» **Given task**
Using the NATO–India passage below, list each country that supplied ships to the NATO naval group that made the two-month mission to the Indian Ocean.

» **Quoted text**
........
Relations between the two are a marriage of convenience, where husband and wife live together, often socialise with others as a couple, and show every sign of respect for each other.

At the same time, they sleep in different rooms, and have separate households and personal expenses. Each side is primarily pursuing its interests, and although the couple is formally married, they cannot be called a real family.

A portrait of arranged marriages wouldn’t unduly perturb Indians. But it would be a sobering thought for Delhi how shockingly brief Russia’s dalliance with the NATO turned out to be when it rubbed against the realities of life.

As the NATO steps up its courtship of India, Delhi too will have to think about the kind of relationship it desires. Not surprisingly, when External Affairs Minister Pranab Mukherjee and NATO Secretary-General Jaap de Hoof Scheffer met in New York on September 28, both sides chose to keep their landmark 45-minute meeting on a low key.

Washington genuinely seeks a NATO-India partnership. As the NATO retools for the 21st century for new missions in Africa and South Asia, and as it advances across the Middle East toward the Indian Ocean, looking for global partnerships (numbering 20 at present), India inevitably figures in its agenda. This became starkly evident last month.

NATO Exercises in the Indian Ocean

There was something very poignant about the NATO naval force making its historic visit to the Indian Ocean last month. The NATO maritime mission involved ships from six member countries, which set sail from Europe on July 30. The 12,500 nautical mile route involved circumnavigating Africa. Though they could have taken a direct route via the Suez Canal, they preferred to come hugging the west coast of Africa and on to the Niger Delta, gingerly rounding the Horn of Africa—just as the first Portuguese and Dutch ships came to India’s Malabar Coast in the 15th century.

Ships from Portugal, the Netherlands, Germany, Denmark, Canada and the United States, forming the NATO’s so-called Standing Naval Maritime Group, one of four such groups of the Western alliance, undertook the two-month mission. After making port in Cape Town, the ships entered the Indian Ocean in the first week of September and conducted exercises off the coast of Somalia, and arrived in the Seychelles for a four-day port visit from September 14-18. They re-entered the Mediterranean via the Red Sea last week.
........
» **Data**
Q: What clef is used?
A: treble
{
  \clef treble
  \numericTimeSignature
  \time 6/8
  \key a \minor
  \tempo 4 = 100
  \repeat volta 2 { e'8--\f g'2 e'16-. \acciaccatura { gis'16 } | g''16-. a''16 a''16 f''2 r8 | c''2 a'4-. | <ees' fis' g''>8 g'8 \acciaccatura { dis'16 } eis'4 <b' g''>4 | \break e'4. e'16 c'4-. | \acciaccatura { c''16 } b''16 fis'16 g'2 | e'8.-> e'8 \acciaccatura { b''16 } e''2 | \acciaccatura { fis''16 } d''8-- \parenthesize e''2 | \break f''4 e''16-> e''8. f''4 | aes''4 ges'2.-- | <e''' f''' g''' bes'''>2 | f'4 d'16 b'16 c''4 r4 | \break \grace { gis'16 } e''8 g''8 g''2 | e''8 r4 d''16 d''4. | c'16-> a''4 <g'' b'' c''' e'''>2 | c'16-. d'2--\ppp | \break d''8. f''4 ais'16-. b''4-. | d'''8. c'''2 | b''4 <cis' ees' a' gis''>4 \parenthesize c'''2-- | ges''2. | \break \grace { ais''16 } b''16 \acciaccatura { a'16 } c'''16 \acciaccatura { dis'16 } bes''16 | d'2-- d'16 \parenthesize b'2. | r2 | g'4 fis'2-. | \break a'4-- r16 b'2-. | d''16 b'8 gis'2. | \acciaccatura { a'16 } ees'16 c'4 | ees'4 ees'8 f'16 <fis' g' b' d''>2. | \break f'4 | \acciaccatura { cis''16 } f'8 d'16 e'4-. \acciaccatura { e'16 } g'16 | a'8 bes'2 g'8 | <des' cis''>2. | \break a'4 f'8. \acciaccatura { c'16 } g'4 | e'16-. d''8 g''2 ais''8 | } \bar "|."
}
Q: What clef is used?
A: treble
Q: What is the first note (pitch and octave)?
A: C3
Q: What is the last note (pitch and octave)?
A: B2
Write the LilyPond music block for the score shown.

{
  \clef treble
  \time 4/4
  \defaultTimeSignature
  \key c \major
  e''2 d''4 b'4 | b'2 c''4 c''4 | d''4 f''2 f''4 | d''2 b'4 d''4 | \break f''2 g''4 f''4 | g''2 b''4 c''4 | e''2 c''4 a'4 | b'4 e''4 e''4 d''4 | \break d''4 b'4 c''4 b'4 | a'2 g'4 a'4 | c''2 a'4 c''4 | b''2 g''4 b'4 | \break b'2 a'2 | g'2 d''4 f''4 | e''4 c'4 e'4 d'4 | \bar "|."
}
........
» **Solution for this task**
- Portugal
- the Netherlands
- Germany
- Denmark
- Canada
- the United States